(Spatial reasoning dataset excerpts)
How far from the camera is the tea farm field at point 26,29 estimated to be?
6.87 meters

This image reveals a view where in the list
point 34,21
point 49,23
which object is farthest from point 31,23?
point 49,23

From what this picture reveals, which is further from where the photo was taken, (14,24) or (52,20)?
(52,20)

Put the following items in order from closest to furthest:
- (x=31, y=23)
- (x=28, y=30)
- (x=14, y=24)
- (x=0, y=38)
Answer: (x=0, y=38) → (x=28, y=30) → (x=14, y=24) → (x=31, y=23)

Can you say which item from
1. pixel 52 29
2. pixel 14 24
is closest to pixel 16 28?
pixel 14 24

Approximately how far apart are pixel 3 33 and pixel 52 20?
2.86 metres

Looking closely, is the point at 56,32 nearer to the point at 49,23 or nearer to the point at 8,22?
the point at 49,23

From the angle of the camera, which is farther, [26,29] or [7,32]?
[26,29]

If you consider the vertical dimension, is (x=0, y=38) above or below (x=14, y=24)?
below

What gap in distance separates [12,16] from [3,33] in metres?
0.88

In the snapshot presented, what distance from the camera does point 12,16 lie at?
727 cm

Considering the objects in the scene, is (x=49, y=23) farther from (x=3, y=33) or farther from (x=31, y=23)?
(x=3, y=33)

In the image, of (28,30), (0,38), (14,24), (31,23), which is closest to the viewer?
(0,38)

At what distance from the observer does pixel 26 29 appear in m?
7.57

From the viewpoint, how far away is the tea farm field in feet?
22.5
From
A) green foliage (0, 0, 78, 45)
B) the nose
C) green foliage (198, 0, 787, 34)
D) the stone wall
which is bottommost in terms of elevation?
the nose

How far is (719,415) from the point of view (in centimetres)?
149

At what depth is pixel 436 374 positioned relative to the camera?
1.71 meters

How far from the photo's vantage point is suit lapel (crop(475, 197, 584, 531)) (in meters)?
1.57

> TASK TO CARRY OUT
Repeat, exactly and only, the lines above from the one containing "Considering the objects" through the end of the material.

> REPLY TO THE EXERCISE
Considering the objects in the scene, is (x=49, y=23) farther from (x=3, y=33) or farther from (x=31, y=23)?
(x=3, y=33)

In the image, of (28,30), (0,38), (14,24), (31,23), which is closest to the viewer?
(0,38)

At what distance from the observer does pixel 26 29 appear in m?
7.57

From the viewpoint, how far away is the tea farm field in feet?
22.5
From
A) green foliage (0, 0, 78, 45)
B) the nose
C) green foliage (198, 0, 787, 34)
D) the stone wall
which is bottommost in terms of elevation?
the nose

How far is (719,415) from the point of view (in centimetres)?
149

At what depth is pixel 436 374 positioned relative to the camera?
1.71 meters

How far from the photo's vantage point is suit lapel (crop(475, 197, 584, 531)) (in meters)?
1.57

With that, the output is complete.